[begin Source extract]

Results and Appropriations
The surplus for the year amounted to £13.7M (1997/98: £1.7M). Details of the amount surrendered to the DTI and other movements on the General Fund are shown in note 12.
The Agency achieved its key financial target for the year, as stated in Note 3. Performance against other measures is listed on pages 22-23 of the Annual Report.
Review of Activities
The activities of the Agency and the development of its business are reviewed in the preceding pages.
The Wireless Telegraphy Act 1998 provides new powers to manage the spectrum by charging for licences on the basis of spectrum management considerations so as to promote optimal use of the radio spectrum. The new powers replace the constraint of having to aim to match income to costs. The immediate result in 1998/99 was a significant overall rise in the Agency's income as new licence charges were introduced, although at the same time large numbers of licensees benefited from fee reductions.
A joint venture company, Radio Spectrum International Consulting Ltd known as RSI, was formed in June 1998 to help provide the resources required to meet the Agency's IT needs. Since formation, RSI has supplied virtually all the IT services required by the Agency. RSI will also build on the Agency's international connections by providing consultancy services to overseas administrations. See note 9 for details.
RSI has provided the increasing level of IT resources needed to develop the Agency's systems. Notable among these is RULES, a new licensing system due to go live in 1999/2000; and ALPACA, an integrated accounting system which is nearly complete. The EROS project is renewing desktop services to all staff. The increasing use of IT resources is reflected in the operating charge for IT support (Note 5) and in additions to Assets Under Construction (Note 8).
There are no other special factors that affect these accounts.
Fixed Assets
The changes in fixed assets are detailed in Note 8 to the accounts.
The Agency transferred all its IT hardware and most of its third party software to RSI as part of the joint venture contract. This resulted in a loss on disposal of IT assets of £0.6M.
Research and Development
The Agency's programme of research and development covers a wide area of activity and responsibility within the Agency. It is focussed on the fundamentals of radio propagation and support for the Agency's standardisation and specification programme. Research is intended both to extend the usable spectrum, as new technologies develop, and to make greater use of existing spectrum through sharing and more efficient modulation and coding techniques.
Future Developments
The new spectrum pricing powers granted by the Wireless Telegraphy Act 1998 will be implemented over a number of years. The Agency's licence income will rise in relation to expenditure as the programme introduces spectrum pricing based charges to all business sectors. Preparations are in hand for an auction in 1999/2000 of new licences for Third Generation mobile communications. Auctions may be used selectively in other business sectors for new regional or national services as appropriate, subject to decisions by Ministers.
A new IT system, known as RULES, will be introduced in 1999/2000, which will help to administer spectrum pricing based licences.

[end Source extract]
[begin Recorded information]

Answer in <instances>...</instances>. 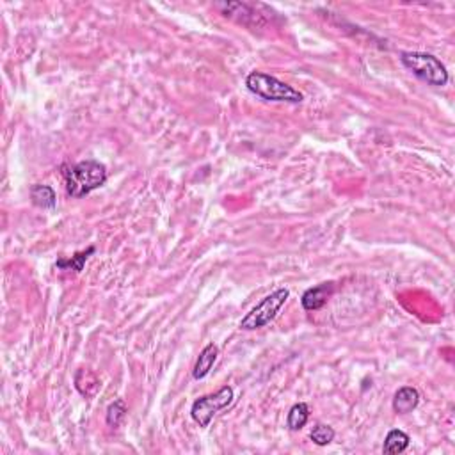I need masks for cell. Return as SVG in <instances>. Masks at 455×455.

[end Recorded information]

● **Task requirements**:
Please answer these from the agency report:
(a) What was the surplus for the year?
(b) In what month and year was RSI formed?
(c) What loss came from transferring IT assets to RSI?

● **Answer to this exercise**:
(a) £13.7M
(b) June 1998
(c) A loss on disposal of IT assets of £0.6M